Sunday, August 12, 2012
Jimmies or Sprinkles? Getting the Details Right in Fiction
I’m just back from a beach vacation where I learned something new – in my hometown those little sugary doo-dads you sprinkle on your ice cream are called sprinkles but at the beach they’re called jimmies. I took note because I’m playing with the idea of a book that happens at the beach. As a reader, I know that any anomalies (such as sprinkles where there should be jimmies) can ruin the reading experience. And as several authors I know can attest to, anomalies can also ruin the writing experience since readers can and will send you an “oops” letter to inform you that you have the wrong flowers growing in your character’s garden, have them using the wrong curse words, or painted their ’57 Chevy a color that wasn’t available in ’57. And not only did it ruin the whole book for them, but they also told everyone they know about your mistake!
At first, you may believe that fact-checking is less important with fiction writing than with non-fiction. Not true! Unless you are writing science fiction or fantasy (where it’s equally important to follow the rules for the world you’ve created), one inaccuracy can destroy the entire world you’ve created. If your Oregon character is using Arkansas slang it’s tougher for a reader to lose themself in the story, to fall in love with your characters, to want to share that world with other readers.
If it’s something you’re an expert at such as slang in your region, a job you’ve held, a hobby or skill you have you’re all set. Proof, proof, proof. But what if it’s something out of your realm? Tulips, ancient Egyptian culture, the life of a taxi driver? How do you ensure that your book doesn’t include any glaring errors? Find the experts. I’ve found experts in several places:
1. Academia – College professors can be helpful with specific factual questions. It helps if you know or can obtain an introduction from a friend but sometimes an out-of-the-blue email can result in an answer. Emails seem to be the contact of choice for professors. To help narrow down who you should contact, go to a school’s website and learn what the professor has published recently. Just because they’re a history professor doesn’t mean they can answer your questions about World War II, they may be an expert in the French Revolution.
2. Professionals – Find someone doing the job of one of your characters to learn if you’ve got all the facts, lingo, and timelines correct. Many times there are public relations people for specific companies or professional organizations that are happy to make sure you portray their world correctly. When I needed some basic information on the military world, a public relations officer at Dover Air Force Base and a local Army recruiter happily answered my questions and suggested other people that could help me.

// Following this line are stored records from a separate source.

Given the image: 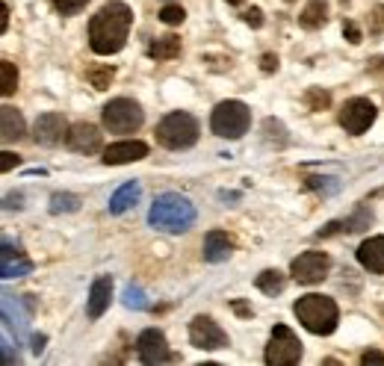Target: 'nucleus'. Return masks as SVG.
Segmentation results:
<instances>
[{
  "label": "nucleus",
  "instance_id": "nucleus-1",
  "mask_svg": "<svg viewBox=\"0 0 384 366\" xmlns=\"http://www.w3.org/2000/svg\"><path fill=\"white\" fill-rule=\"evenodd\" d=\"M133 24V9L121 0L104 4L89 21V45L98 56H113L128 45V33Z\"/></svg>",
  "mask_w": 384,
  "mask_h": 366
},
{
  "label": "nucleus",
  "instance_id": "nucleus-2",
  "mask_svg": "<svg viewBox=\"0 0 384 366\" xmlns=\"http://www.w3.org/2000/svg\"><path fill=\"white\" fill-rule=\"evenodd\" d=\"M195 207L192 201L177 195V192H163L157 195V201L148 210V225L157 231H169V234H184L195 225Z\"/></svg>",
  "mask_w": 384,
  "mask_h": 366
},
{
  "label": "nucleus",
  "instance_id": "nucleus-3",
  "mask_svg": "<svg viewBox=\"0 0 384 366\" xmlns=\"http://www.w3.org/2000/svg\"><path fill=\"white\" fill-rule=\"evenodd\" d=\"M296 316L299 322L305 325V328L316 337H328L334 334L337 328V322H340V310H337V304L334 298L328 296H319V293H311V296H301L296 301Z\"/></svg>",
  "mask_w": 384,
  "mask_h": 366
},
{
  "label": "nucleus",
  "instance_id": "nucleus-4",
  "mask_svg": "<svg viewBox=\"0 0 384 366\" xmlns=\"http://www.w3.org/2000/svg\"><path fill=\"white\" fill-rule=\"evenodd\" d=\"M198 121L190 113H169L163 121L157 125V142L169 151H187L198 142Z\"/></svg>",
  "mask_w": 384,
  "mask_h": 366
},
{
  "label": "nucleus",
  "instance_id": "nucleus-5",
  "mask_svg": "<svg viewBox=\"0 0 384 366\" xmlns=\"http://www.w3.org/2000/svg\"><path fill=\"white\" fill-rule=\"evenodd\" d=\"M251 125V110L242 100H222L210 115V130L222 139H239Z\"/></svg>",
  "mask_w": 384,
  "mask_h": 366
},
{
  "label": "nucleus",
  "instance_id": "nucleus-6",
  "mask_svg": "<svg viewBox=\"0 0 384 366\" xmlns=\"http://www.w3.org/2000/svg\"><path fill=\"white\" fill-rule=\"evenodd\" d=\"M100 121H104V127L110 133H133V130L142 127L145 115H142V110H139L136 100L115 98V100H110V104L104 107V113H100Z\"/></svg>",
  "mask_w": 384,
  "mask_h": 366
},
{
  "label": "nucleus",
  "instance_id": "nucleus-7",
  "mask_svg": "<svg viewBox=\"0 0 384 366\" xmlns=\"http://www.w3.org/2000/svg\"><path fill=\"white\" fill-rule=\"evenodd\" d=\"M301 360V343L287 328V325H275L269 345H266V363L269 366H296Z\"/></svg>",
  "mask_w": 384,
  "mask_h": 366
},
{
  "label": "nucleus",
  "instance_id": "nucleus-8",
  "mask_svg": "<svg viewBox=\"0 0 384 366\" xmlns=\"http://www.w3.org/2000/svg\"><path fill=\"white\" fill-rule=\"evenodd\" d=\"M375 115H378V110H375L373 100H367V98H352V100H346V104H343V110H340V127L346 130V133H352V136H360V133H367V130L373 127Z\"/></svg>",
  "mask_w": 384,
  "mask_h": 366
},
{
  "label": "nucleus",
  "instance_id": "nucleus-9",
  "mask_svg": "<svg viewBox=\"0 0 384 366\" xmlns=\"http://www.w3.org/2000/svg\"><path fill=\"white\" fill-rule=\"evenodd\" d=\"M331 269V257L326 251H301L293 263H290V275L293 281L305 283V287H311V283H319L322 278L328 275Z\"/></svg>",
  "mask_w": 384,
  "mask_h": 366
},
{
  "label": "nucleus",
  "instance_id": "nucleus-10",
  "mask_svg": "<svg viewBox=\"0 0 384 366\" xmlns=\"http://www.w3.org/2000/svg\"><path fill=\"white\" fill-rule=\"evenodd\" d=\"M190 343L195 345V349L216 352V349H225L228 345V334L222 331V325L213 322L210 316H195L190 322Z\"/></svg>",
  "mask_w": 384,
  "mask_h": 366
},
{
  "label": "nucleus",
  "instance_id": "nucleus-11",
  "mask_svg": "<svg viewBox=\"0 0 384 366\" xmlns=\"http://www.w3.org/2000/svg\"><path fill=\"white\" fill-rule=\"evenodd\" d=\"M136 355L142 363L154 366V363H166V360H175V355L169 352V343H166V334L157 331V328H148L136 337Z\"/></svg>",
  "mask_w": 384,
  "mask_h": 366
},
{
  "label": "nucleus",
  "instance_id": "nucleus-12",
  "mask_svg": "<svg viewBox=\"0 0 384 366\" xmlns=\"http://www.w3.org/2000/svg\"><path fill=\"white\" fill-rule=\"evenodd\" d=\"M68 133V125L66 118L59 113H42L36 118V127H33V139L38 142V145H59L63 142V136Z\"/></svg>",
  "mask_w": 384,
  "mask_h": 366
},
{
  "label": "nucleus",
  "instance_id": "nucleus-13",
  "mask_svg": "<svg viewBox=\"0 0 384 366\" xmlns=\"http://www.w3.org/2000/svg\"><path fill=\"white\" fill-rule=\"evenodd\" d=\"M66 145L77 154H95L100 148V130L95 125H89V121H80V125L68 127Z\"/></svg>",
  "mask_w": 384,
  "mask_h": 366
},
{
  "label": "nucleus",
  "instance_id": "nucleus-14",
  "mask_svg": "<svg viewBox=\"0 0 384 366\" xmlns=\"http://www.w3.org/2000/svg\"><path fill=\"white\" fill-rule=\"evenodd\" d=\"M148 157V145L139 139H130V142H115V145L104 148V162L107 166H128V162H136V160H145Z\"/></svg>",
  "mask_w": 384,
  "mask_h": 366
},
{
  "label": "nucleus",
  "instance_id": "nucleus-15",
  "mask_svg": "<svg viewBox=\"0 0 384 366\" xmlns=\"http://www.w3.org/2000/svg\"><path fill=\"white\" fill-rule=\"evenodd\" d=\"M110 298H113V278L110 275H100L92 281L89 287V298H86V313L89 319H100L110 308Z\"/></svg>",
  "mask_w": 384,
  "mask_h": 366
},
{
  "label": "nucleus",
  "instance_id": "nucleus-16",
  "mask_svg": "<svg viewBox=\"0 0 384 366\" xmlns=\"http://www.w3.org/2000/svg\"><path fill=\"white\" fill-rule=\"evenodd\" d=\"M358 263L375 275H384V236H370L358 246Z\"/></svg>",
  "mask_w": 384,
  "mask_h": 366
},
{
  "label": "nucleus",
  "instance_id": "nucleus-17",
  "mask_svg": "<svg viewBox=\"0 0 384 366\" xmlns=\"http://www.w3.org/2000/svg\"><path fill=\"white\" fill-rule=\"evenodd\" d=\"M231 249H234V242L225 231H210L204 236V260L207 263H222V260H228L231 257Z\"/></svg>",
  "mask_w": 384,
  "mask_h": 366
},
{
  "label": "nucleus",
  "instance_id": "nucleus-18",
  "mask_svg": "<svg viewBox=\"0 0 384 366\" xmlns=\"http://www.w3.org/2000/svg\"><path fill=\"white\" fill-rule=\"evenodd\" d=\"M4 278H18V275H30L33 272V260H27L18 249H12V242L4 239V266H0Z\"/></svg>",
  "mask_w": 384,
  "mask_h": 366
},
{
  "label": "nucleus",
  "instance_id": "nucleus-19",
  "mask_svg": "<svg viewBox=\"0 0 384 366\" xmlns=\"http://www.w3.org/2000/svg\"><path fill=\"white\" fill-rule=\"evenodd\" d=\"M139 195H142V187H139L136 180H130V183H125L113 198H110V213L113 216H121V213H128L136 201H139Z\"/></svg>",
  "mask_w": 384,
  "mask_h": 366
},
{
  "label": "nucleus",
  "instance_id": "nucleus-20",
  "mask_svg": "<svg viewBox=\"0 0 384 366\" xmlns=\"http://www.w3.org/2000/svg\"><path fill=\"white\" fill-rule=\"evenodd\" d=\"M0 136H4V142H12V139L24 136V118L15 107L0 110Z\"/></svg>",
  "mask_w": 384,
  "mask_h": 366
},
{
  "label": "nucleus",
  "instance_id": "nucleus-21",
  "mask_svg": "<svg viewBox=\"0 0 384 366\" xmlns=\"http://www.w3.org/2000/svg\"><path fill=\"white\" fill-rule=\"evenodd\" d=\"M148 56L157 59V63H169V59L180 56V38L177 36H160L157 42H151Z\"/></svg>",
  "mask_w": 384,
  "mask_h": 366
},
{
  "label": "nucleus",
  "instance_id": "nucleus-22",
  "mask_svg": "<svg viewBox=\"0 0 384 366\" xmlns=\"http://www.w3.org/2000/svg\"><path fill=\"white\" fill-rule=\"evenodd\" d=\"M284 287H287L284 272H278V269H264V272L257 275V290H260V293L278 296V293H284Z\"/></svg>",
  "mask_w": 384,
  "mask_h": 366
},
{
  "label": "nucleus",
  "instance_id": "nucleus-23",
  "mask_svg": "<svg viewBox=\"0 0 384 366\" xmlns=\"http://www.w3.org/2000/svg\"><path fill=\"white\" fill-rule=\"evenodd\" d=\"M299 24L305 30L322 27V24H326V4H322V0H311V4L305 6V12L299 15Z\"/></svg>",
  "mask_w": 384,
  "mask_h": 366
},
{
  "label": "nucleus",
  "instance_id": "nucleus-24",
  "mask_svg": "<svg viewBox=\"0 0 384 366\" xmlns=\"http://www.w3.org/2000/svg\"><path fill=\"white\" fill-rule=\"evenodd\" d=\"M15 89H18V68L9 59H4V63H0V92H4V98H9Z\"/></svg>",
  "mask_w": 384,
  "mask_h": 366
},
{
  "label": "nucleus",
  "instance_id": "nucleus-25",
  "mask_svg": "<svg viewBox=\"0 0 384 366\" xmlns=\"http://www.w3.org/2000/svg\"><path fill=\"white\" fill-rule=\"evenodd\" d=\"M80 210V198L71 192H56L51 198V213H74Z\"/></svg>",
  "mask_w": 384,
  "mask_h": 366
},
{
  "label": "nucleus",
  "instance_id": "nucleus-26",
  "mask_svg": "<svg viewBox=\"0 0 384 366\" xmlns=\"http://www.w3.org/2000/svg\"><path fill=\"white\" fill-rule=\"evenodd\" d=\"M184 18H187V12H184V6H177V4H166L163 9H160V21L169 24V27L184 24Z\"/></svg>",
  "mask_w": 384,
  "mask_h": 366
},
{
  "label": "nucleus",
  "instance_id": "nucleus-27",
  "mask_svg": "<svg viewBox=\"0 0 384 366\" xmlns=\"http://www.w3.org/2000/svg\"><path fill=\"white\" fill-rule=\"evenodd\" d=\"M125 304L133 310H145L148 308V301H145V293L136 287V283H128V290H125Z\"/></svg>",
  "mask_w": 384,
  "mask_h": 366
},
{
  "label": "nucleus",
  "instance_id": "nucleus-28",
  "mask_svg": "<svg viewBox=\"0 0 384 366\" xmlns=\"http://www.w3.org/2000/svg\"><path fill=\"white\" fill-rule=\"evenodd\" d=\"M331 104V95L328 92H322V89H311L308 92V107L311 110H326Z\"/></svg>",
  "mask_w": 384,
  "mask_h": 366
},
{
  "label": "nucleus",
  "instance_id": "nucleus-29",
  "mask_svg": "<svg viewBox=\"0 0 384 366\" xmlns=\"http://www.w3.org/2000/svg\"><path fill=\"white\" fill-rule=\"evenodd\" d=\"M51 4H53L59 12H63V15H77L80 9L89 4V0H51Z\"/></svg>",
  "mask_w": 384,
  "mask_h": 366
},
{
  "label": "nucleus",
  "instance_id": "nucleus-30",
  "mask_svg": "<svg viewBox=\"0 0 384 366\" xmlns=\"http://www.w3.org/2000/svg\"><path fill=\"white\" fill-rule=\"evenodd\" d=\"M113 77H115V71H113V68H100V71H92V86H95V89H107Z\"/></svg>",
  "mask_w": 384,
  "mask_h": 366
},
{
  "label": "nucleus",
  "instance_id": "nucleus-31",
  "mask_svg": "<svg viewBox=\"0 0 384 366\" xmlns=\"http://www.w3.org/2000/svg\"><path fill=\"white\" fill-rule=\"evenodd\" d=\"M343 36H346L352 45H360V38H363V33H360V27H358L355 21H346V24H343Z\"/></svg>",
  "mask_w": 384,
  "mask_h": 366
},
{
  "label": "nucleus",
  "instance_id": "nucleus-32",
  "mask_svg": "<svg viewBox=\"0 0 384 366\" xmlns=\"http://www.w3.org/2000/svg\"><path fill=\"white\" fill-rule=\"evenodd\" d=\"M0 157H4V160H0V172H9L12 166H18V162H21V157L12 154V151H4Z\"/></svg>",
  "mask_w": 384,
  "mask_h": 366
},
{
  "label": "nucleus",
  "instance_id": "nucleus-33",
  "mask_svg": "<svg viewBox=\"0 0 384 366\" xmlns=\"http://www.w3.org/2000/svg\"><path fill=\"white\" fill-rule=\"evenodd\" d=\"M360 363H363V366H370V363H384V355L375 352V349H370V352H363V355H360Z\"/></svg>",
  "mask_w": 384,
  "mask_h": 366
},
{
  "label": "nucleus",
  "instance_id": "nucleus-34",
  "mask_svg": "<svg viewBox=\"0 0 384 366\" xmlns=\"http://www.w3.org/2000/svg\"><path fill=\"white\" fill-rule=\"evenodd\" d=\"M260 68H264L266 74H272V71H278V56H272V53H266L264 59H260Z\"/></svg>",
  "mask_w": 384,
  "mask_h": 366
},
{
  "label": "nucleus",
  "instance_id": "nucleus-35",
  "mask_svg": "<svg viewBox=\"0 0 384 366\" xmlns=\"http://www.w3.org/2000/svg\"><path fill=\"white\" fill-rule=\"evenodd\" d=\"M246 24L260 27V24H264V12H260V9H249V12H246Z\"/></svg>",
  "mask_w": 384,
  "mask_h": 366
},
{
  "label": "nucleus",
  "instance_id": "nucleus-36",
  "mask_svg": "<svg viewBox=\"0 0 384 366\" xmlns=\"http://www.w3.org/2000/svg\"><path fill=\"white\" fill-rule=\"evenodd\" d=\"M42 349H45V337L38 334V337H33V352L38 355V352H42Z\"/></svg>",
  "mask_w": 384,
  "mask_h": 366
},
{
  "label": "nucleus",
  "instance_id": "nucleus-37",
  "mask_svg": "<svg viewBox=\"0 0 384 366\" xmlns=\"http://www.w3.org/2000/svg\"><path fill=\"white\" fill-rule=\"evenodd\" d=\"M12 207H21V195H9L6 198V210H12Z\"/></svg>",
  "mask_w": 384,
  "mask_h": 366
},
{
  "label": "nucleus",
  "instance_id": "nucleus-38",
  "mask_svg": "<svg viewBox=\"0 0 384 366\" xmlns=\"http://www.w3.org/2000/svg\"><path fill=\"white\" fill-rule=\"evenodd\" d=\"M228 4H234V6H239V4H242V0H228Z\"/></svg>",
  "mask_w": 384,
  "mask_h": 366
},
{
  "label": "nucleus",
  "instance_id": "nucleus-39",
  "mask_svg": "<svg viewBox=\"0 0 384 366\" xmlns=\"http://www.w3.org/2000/svg\"><path fill=\"white\" fill-rule=\"evenodd\" d=\"M287 4H293V0H287Z\"/></svg>",
  "mask_w": 384,
  "mask_h": 366
}]
</instances>
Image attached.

3. Groups – There are groups for everything: gardeners, tattoo artists, Polish-Americans, collectors of beer bottles, Edgar Allen Poe enthusiasts, everything! Another great source that usually is happy to send out a mass email (or include a notice in their next newsletter) to their members about your questions.
4. Non-expert Experts – Want to make sure you have city living right? Run your book by an urban resident. Not sure if your Southern slang rings true? Time to consult a Southern belle. They’re not exactly “experts” but it’s the life they lead. If they don’t know, who will?
In my experience, for more “official” experts the more specific you are, the better. Don’t expect a response if you send a 200 page manuscript to a state police officer with a “Did I get everything right?” Instead, give a broad overview of your book and your key questions such as:
1. Who notifies the coroner?
2. How many people would be at a small town murder scene?
3. Do you really wrap everything in yellow crime scene tape?
4. Do you wear blue booties in the crime scene?
When you’re looking for a more general “Does this feel like Alaska/Irish step dancers/a bakery shop?”, especially for things such as regional or special groups’ details and slang, it seem more helpful to include the entire manuscript ( or at least the section that features this group). Things are less overwhelming if you highlight words, actions, or details that could be wrong (or better expressed by group specific lingo). Ask them to focus on the highlighted sections but to read everything, just in case you missed a key error. Often your non-expert experts are family and friends so they are more willing to take the time to read an entire manuscript. The highlighting reminds them that you don’t just want a “I liked/didn’t like the story” but also their expertise on details about Alaska/Irish step dancers/bakery shops.
Never forget that in fiction writing, even the smallest fact is important. Take the time to get it right. Your readers will thank you…by not sending you “oops” letters.
Jodi Webb is a WOW Blog Tour organizer and has taken a bit of time off from her blog Words by Webb to focus on her YA novel that takes place mostly in her regional area (Hooray! She knows lots of experts.) and partially in the military world (Where she's met lots of helpful experts who call her ma'am.)